- **Selected excerpt**

And most, but not all, start spouting attitude when they're called to the mat.

Trying sticking around for several months in the flooring section - help some folks out. If you're a pro, you should have tips/tricks/infomation that would help someone else. THEN ask for help with your own projects and see what the attitude towards you is...

Mac

PS. When asking for help from professionals, be AS DETAILED AS POSSIBLE in your original description of your problem. Vagueness begets vagueness.


----------



## Celtic (May 23, 2007)

BuiltByMAC said:


> Trying sticking around for several months in the flooring section - help some folks out. If you're a pro, you should have tips/tricks/infomation that would help someone else. THEN ask for help with your own projects and see what the attitude towards you is...


Well said MAC.

I figure when I hit the 2k post count I'll start asking questions relating exclusively to my "problem". :thumbsup:


----------



## GSE (Aug 24, 2007)

The fixture the salesman showed him is task lighting, not area lighting, he needs an EC with lighting experience, not cheap to get someone good. but easy to get someone cheap.

Him going to a lighting store, they will onload anything they can. Most good lighting dist. have lighting engineers, that will come to his store and recommend on site but his EC will have to arrange the visit, why to so many do things backwards?


----------

[Caption-style text items]
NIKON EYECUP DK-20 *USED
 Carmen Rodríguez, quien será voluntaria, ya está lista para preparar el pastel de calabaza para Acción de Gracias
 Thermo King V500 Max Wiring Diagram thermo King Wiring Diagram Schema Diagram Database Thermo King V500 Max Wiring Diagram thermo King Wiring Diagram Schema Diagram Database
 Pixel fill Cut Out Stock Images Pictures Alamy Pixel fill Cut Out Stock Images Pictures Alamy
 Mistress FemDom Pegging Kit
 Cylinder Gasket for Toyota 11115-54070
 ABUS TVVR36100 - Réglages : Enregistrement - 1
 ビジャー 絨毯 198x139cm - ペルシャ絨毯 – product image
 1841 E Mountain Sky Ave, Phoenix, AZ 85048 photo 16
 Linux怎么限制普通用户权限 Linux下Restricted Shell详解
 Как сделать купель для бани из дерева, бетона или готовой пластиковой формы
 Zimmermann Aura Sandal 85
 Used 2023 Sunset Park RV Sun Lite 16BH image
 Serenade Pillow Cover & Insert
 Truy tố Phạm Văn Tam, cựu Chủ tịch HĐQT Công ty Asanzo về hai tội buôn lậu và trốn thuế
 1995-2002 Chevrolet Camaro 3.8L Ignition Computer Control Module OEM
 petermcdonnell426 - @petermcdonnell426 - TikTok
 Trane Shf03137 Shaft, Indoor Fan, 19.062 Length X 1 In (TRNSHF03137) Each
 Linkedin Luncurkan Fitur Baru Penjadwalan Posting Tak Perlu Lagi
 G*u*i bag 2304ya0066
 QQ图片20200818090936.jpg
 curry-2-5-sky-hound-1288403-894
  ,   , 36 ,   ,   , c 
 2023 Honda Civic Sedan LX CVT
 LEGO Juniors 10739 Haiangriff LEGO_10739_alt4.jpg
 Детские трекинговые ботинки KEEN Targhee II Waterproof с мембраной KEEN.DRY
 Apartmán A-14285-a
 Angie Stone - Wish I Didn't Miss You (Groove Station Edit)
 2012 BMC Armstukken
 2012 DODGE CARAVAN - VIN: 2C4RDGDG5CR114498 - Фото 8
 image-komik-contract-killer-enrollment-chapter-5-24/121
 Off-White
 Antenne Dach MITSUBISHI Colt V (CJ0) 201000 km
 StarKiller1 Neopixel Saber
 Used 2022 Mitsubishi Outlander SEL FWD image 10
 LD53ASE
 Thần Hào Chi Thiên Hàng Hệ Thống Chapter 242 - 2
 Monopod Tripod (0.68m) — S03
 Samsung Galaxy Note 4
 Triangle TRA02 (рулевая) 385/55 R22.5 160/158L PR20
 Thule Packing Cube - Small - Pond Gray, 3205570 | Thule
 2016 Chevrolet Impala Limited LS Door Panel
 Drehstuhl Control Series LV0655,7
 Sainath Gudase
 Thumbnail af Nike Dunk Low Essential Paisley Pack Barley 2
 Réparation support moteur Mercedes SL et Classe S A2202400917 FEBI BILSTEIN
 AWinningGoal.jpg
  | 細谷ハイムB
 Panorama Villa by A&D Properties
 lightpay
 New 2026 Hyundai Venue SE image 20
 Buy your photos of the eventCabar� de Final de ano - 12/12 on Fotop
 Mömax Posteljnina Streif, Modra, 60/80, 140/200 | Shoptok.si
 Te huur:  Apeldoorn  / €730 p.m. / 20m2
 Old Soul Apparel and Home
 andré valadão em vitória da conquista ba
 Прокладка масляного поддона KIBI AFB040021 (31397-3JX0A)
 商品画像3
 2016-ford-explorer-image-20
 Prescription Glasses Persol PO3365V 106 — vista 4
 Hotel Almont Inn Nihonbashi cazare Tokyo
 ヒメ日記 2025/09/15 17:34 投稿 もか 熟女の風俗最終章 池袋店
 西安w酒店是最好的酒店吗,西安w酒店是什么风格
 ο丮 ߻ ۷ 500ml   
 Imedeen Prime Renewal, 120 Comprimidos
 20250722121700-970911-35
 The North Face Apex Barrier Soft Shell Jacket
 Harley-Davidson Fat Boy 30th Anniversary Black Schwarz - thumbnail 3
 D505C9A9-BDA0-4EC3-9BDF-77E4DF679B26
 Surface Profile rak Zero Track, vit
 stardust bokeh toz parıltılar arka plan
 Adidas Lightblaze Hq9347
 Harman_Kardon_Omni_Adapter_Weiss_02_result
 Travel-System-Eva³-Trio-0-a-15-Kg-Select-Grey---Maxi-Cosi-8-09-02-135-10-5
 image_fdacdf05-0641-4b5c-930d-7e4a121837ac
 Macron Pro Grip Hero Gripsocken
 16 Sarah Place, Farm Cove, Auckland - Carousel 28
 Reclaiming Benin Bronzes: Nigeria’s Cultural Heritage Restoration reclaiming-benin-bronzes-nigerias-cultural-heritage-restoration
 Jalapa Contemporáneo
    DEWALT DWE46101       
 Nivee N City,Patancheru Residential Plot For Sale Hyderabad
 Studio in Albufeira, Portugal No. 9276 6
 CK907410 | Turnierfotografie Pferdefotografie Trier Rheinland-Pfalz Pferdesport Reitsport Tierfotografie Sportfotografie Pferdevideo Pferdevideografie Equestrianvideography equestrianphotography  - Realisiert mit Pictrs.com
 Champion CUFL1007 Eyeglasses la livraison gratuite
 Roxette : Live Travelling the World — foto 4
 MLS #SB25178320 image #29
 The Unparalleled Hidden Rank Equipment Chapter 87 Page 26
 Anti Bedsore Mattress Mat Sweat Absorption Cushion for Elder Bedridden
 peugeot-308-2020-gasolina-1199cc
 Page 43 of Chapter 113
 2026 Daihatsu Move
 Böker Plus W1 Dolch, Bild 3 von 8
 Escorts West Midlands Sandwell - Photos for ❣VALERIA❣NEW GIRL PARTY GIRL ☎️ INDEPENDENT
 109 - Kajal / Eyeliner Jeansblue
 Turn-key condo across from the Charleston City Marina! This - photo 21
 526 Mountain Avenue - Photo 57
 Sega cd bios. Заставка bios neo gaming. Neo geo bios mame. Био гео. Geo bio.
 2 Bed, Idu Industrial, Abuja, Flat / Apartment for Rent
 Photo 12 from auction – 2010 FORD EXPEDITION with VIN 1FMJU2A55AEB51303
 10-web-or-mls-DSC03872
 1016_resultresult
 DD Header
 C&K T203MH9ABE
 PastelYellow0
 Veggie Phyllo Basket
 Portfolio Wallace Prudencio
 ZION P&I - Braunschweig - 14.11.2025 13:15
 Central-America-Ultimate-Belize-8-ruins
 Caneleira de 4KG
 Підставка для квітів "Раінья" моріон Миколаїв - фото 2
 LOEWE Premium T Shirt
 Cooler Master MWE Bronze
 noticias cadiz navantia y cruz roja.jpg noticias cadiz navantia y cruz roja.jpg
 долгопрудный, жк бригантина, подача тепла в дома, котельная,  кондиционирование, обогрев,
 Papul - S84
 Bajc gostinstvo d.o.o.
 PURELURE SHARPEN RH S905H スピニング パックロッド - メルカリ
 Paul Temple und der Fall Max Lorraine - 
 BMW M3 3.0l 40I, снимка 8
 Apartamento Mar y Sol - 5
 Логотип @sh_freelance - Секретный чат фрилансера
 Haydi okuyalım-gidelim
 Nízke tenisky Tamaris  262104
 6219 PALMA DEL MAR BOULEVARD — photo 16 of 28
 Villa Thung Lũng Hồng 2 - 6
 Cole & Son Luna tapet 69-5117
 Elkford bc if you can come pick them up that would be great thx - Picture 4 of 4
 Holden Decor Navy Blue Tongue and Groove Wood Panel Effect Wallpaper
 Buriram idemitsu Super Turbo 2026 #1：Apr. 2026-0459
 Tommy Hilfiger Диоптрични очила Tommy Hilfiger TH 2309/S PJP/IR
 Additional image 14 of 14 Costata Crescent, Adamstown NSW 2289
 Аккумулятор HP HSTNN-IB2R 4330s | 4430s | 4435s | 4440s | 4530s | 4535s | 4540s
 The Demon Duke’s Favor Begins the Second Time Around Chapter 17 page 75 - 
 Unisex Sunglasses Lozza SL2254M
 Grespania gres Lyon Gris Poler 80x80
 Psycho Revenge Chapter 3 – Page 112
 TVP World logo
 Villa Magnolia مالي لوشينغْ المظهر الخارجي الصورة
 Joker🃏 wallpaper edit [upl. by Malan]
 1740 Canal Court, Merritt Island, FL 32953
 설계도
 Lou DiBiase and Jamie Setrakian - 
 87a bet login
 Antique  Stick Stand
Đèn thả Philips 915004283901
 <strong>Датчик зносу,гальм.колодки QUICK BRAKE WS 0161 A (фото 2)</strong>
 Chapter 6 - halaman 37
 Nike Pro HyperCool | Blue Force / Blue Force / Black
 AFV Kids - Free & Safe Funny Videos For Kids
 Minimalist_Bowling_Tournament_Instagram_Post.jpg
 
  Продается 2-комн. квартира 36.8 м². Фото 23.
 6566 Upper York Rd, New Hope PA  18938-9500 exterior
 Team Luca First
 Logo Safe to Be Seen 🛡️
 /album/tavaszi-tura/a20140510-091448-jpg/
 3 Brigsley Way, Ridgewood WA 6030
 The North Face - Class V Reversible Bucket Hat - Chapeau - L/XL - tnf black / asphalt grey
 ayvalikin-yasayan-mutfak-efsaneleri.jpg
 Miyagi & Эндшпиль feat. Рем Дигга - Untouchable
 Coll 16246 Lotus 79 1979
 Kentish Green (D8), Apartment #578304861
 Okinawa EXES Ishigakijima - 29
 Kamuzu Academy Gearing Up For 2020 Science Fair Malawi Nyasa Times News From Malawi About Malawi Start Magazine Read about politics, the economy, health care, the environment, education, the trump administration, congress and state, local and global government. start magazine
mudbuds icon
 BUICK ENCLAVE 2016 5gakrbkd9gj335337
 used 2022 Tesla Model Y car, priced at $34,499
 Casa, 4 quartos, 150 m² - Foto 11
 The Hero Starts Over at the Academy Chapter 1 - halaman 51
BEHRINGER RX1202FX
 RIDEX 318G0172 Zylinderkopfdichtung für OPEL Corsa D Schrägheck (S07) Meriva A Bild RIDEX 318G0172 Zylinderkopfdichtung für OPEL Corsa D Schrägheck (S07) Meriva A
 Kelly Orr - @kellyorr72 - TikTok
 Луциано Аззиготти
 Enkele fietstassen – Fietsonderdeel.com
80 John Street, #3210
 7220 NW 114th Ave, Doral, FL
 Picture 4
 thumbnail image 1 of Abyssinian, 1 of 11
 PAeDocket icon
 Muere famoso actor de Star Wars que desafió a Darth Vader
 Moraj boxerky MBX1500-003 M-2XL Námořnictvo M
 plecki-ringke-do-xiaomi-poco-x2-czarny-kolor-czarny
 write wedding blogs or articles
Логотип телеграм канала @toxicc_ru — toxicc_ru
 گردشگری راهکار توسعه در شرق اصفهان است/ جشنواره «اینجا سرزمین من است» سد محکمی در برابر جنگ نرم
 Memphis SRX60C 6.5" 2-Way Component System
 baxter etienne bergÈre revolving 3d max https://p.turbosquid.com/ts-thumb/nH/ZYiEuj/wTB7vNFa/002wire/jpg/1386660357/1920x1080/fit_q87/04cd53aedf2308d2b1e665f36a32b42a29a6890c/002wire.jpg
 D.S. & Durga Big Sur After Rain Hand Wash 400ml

- **Study questions**
#1 Answer these questions about the forum thread:
(a) What does Celtic plan to start doing on reaching the 2k post count?
(b) According to the PS, how detailed should the original description of a problem be when asking professionals for help?
(c) What kind of lighting does GSE say the fixture shown by the salesman is?
#2 Write out the forum thread word for word from "## Celtic (May" to "Well said MAC.".

- **Answers for each item**
#1
(a) Asking questions relating exclusively to Celtic's own "problem."
(b) As detailed as possible.
(c) Task lighting, not area lighting.

#2
## Celtic (May 23, 2007)

BuiltByMAC said:


> Trying sticking around for several months in the flooring section - help some folks out. If you're a pro, you should have tips/tricks/infomation that would help someone else. THEN ask for help with your own projects and see what the attitude towards you is...


Well said MAC.